»»
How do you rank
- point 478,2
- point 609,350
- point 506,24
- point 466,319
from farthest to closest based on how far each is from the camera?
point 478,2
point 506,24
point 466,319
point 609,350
««
Task statement –
Please rewrite the items with "camera" changed to "viewer" and everything else left unchanged.

Correct response –
How do you rank
- point 478,2
- point 609,350
- point 506,24
- point 466,319
from farthest to closest based on how far each is from the viewer?
point 478,2
point 506,24
point 466,319
point 609,350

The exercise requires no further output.